■ **Extrait du texte**

_ _ _ _ _ _ _

L’Allemagne, elle, ne devait pas emboîter le pas de l’Espagne, du Portugal ou de l’Irlande car elle était habituée à se financer à bas prix. L’euphorisant des taux bas ne devait effectivement pas plus affecter son gouvernement que ses entreprises ou ses ménages blasés par des décennies de coût de l’argent modique. C’est donc à ce stade et à la faveur d’une implosion exclusivement imputable à des endettements privés massifs (aux États-Unis comme en Europe) – qui provoquèrent à leur tour une perte de confiance généralisée (y compris envers des États qui avaient repris à leur compte une portion importante de ces dettes) – que la force de frappe des banques centrales put être appréciée à sa juste valeur. Ou que – en creux – les hésitations et les tergiversations de certaines autres banques centrales à faire appel à leur arme nucléaire devaient être cruellement ressenties. Celles de ces banques centrales occidentales ayant fait preuve de volontarisme et d’imagination ont exactement répondu aux attentes des marchés et de leurs États de tutelle respectifs. Elles ont visé juste en facilitant jusqu’à l’extrême l’accès aux liquidités, en se lançant à corps perdu (pour la Réserve fédérale américaine et pour la Banque du Japon) dans des programmes ambitieux de création monétaire, en acceptant des actifs souvent discutables en nantissement de certains prêts accordés, en achetant généreusement des valeurs et des titres : autant de décisions – parfois révolutionnaires, très souvent controversées – mais qui ont fini par restaurer la liquidité et par « réparer » les marchés.

_ _ _ _ _ _ _

■ **Jeu de données**
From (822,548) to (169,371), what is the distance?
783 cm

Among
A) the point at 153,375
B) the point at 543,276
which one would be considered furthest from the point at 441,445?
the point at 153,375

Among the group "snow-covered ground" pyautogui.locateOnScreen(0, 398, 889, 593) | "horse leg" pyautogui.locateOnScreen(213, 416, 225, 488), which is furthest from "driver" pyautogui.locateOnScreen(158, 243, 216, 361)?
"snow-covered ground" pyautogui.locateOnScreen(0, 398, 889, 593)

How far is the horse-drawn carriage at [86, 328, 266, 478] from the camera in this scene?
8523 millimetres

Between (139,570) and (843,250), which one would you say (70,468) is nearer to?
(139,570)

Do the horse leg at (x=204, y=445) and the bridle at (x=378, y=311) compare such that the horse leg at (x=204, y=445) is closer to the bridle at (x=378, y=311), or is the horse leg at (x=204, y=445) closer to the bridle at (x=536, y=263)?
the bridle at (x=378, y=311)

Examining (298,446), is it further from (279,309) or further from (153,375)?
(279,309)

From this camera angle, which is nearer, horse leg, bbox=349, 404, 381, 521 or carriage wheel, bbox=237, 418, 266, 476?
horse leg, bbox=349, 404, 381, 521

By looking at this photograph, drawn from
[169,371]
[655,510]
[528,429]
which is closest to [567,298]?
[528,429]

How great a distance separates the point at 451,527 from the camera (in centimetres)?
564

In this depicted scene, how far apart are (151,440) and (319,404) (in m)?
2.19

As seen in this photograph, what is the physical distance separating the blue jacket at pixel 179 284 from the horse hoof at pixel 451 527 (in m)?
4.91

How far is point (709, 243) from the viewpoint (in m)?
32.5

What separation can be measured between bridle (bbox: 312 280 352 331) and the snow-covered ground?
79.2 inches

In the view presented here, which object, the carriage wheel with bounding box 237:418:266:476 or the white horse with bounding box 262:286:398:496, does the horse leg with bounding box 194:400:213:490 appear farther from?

_ _ _ _ _ _ _

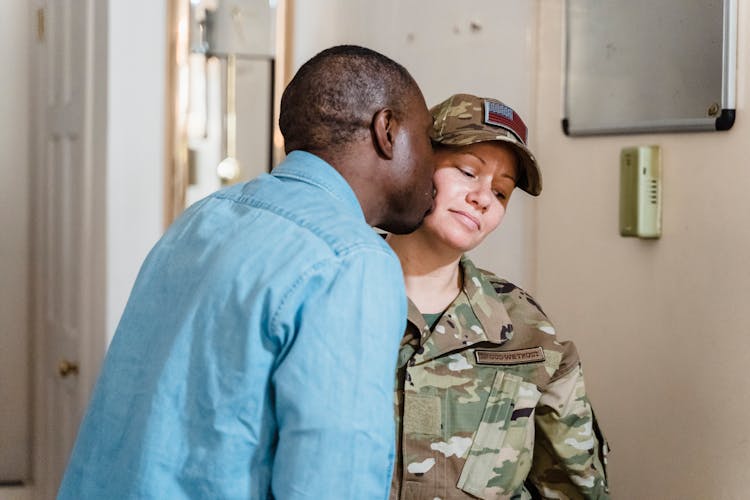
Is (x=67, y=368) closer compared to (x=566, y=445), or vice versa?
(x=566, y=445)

_ _ _ _ _ _ _

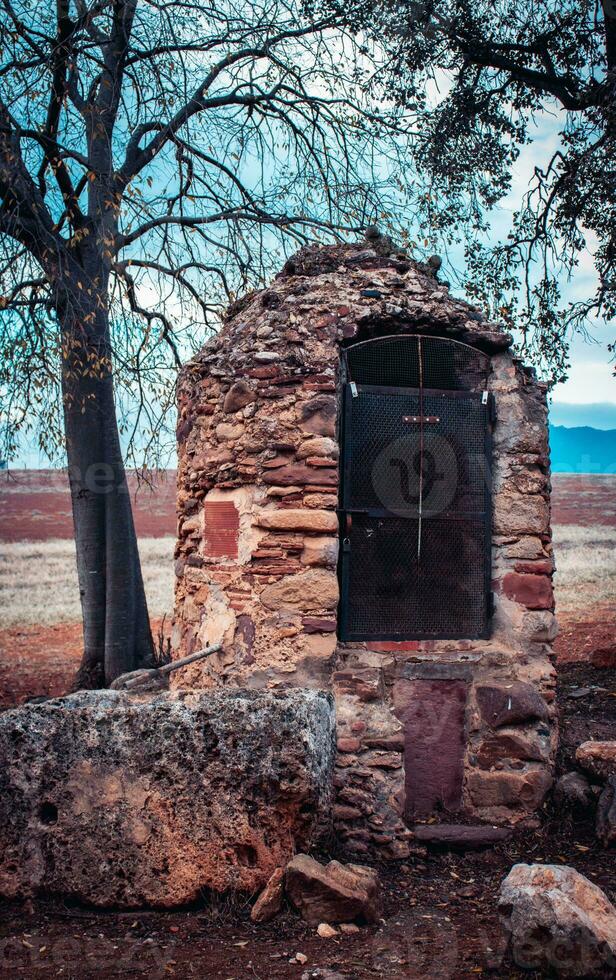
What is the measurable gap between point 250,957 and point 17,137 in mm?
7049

_ _ _ _ _ _ _

■ **Exercice 1**
D'après le texte sur les banques centrales, lesquelles se sont lancées à corps perdu dans des programmes ambitieux de création monétaire ?
■ **Exercice 2**
Donnez la suite du texte sur les banques centrales, s'il vous plaît.

■ **Résultat 1**
La Réserve fédérale américaine et la Banque du Japon.

■ **Résultat 2**
De ce point de vue, ces banques centrales ont sauvé le monde !

En même temps, comment ne pas déplorer l’incessante chute de la proportion des revenus du travail dans la richesse et dans le P.I.B.? Dans ces conditions, il est impossible de ne pas faire un lien – voire de ne carrément pas associer – la part du travail en peau de chagrin au coût très bas d’accès au capital. En fait, il semblerait que ces politiques peu conventionnelles des banques centrales – ayant pour objectif ultime et honorable de résorber le chômage – se soient… retournées contre l’emploi ! En orientant le surinvestissement dans des domaines ou vers des marchés particulièrement sensibles à des taux d’intérêt bas, les programmes de création monétaire induiraient-ils des distorsions défavorables à l’emploi ? Ou créeraient-ils un contexte où l’emploi ne serait plus qu’une forme tout compte fait assez peu rentable d’investissement ? Comment ne pas se souvenir de la période ayant immédiatement précédé l’implosion des subprimes (2007), marquée par une profusion de constructions immobilières et par une chute libre de la fabrication de machines ? Et comment ne pas comparer le niveau surréaliste actuel des capitalisations boursières aux taux de croissance – et bien sûr de chômage – occidentaux ? Dans ces conditions, peut-on affirmer que les interventions massives des banquiers centraux ont accentué les vulnérabilités du système ?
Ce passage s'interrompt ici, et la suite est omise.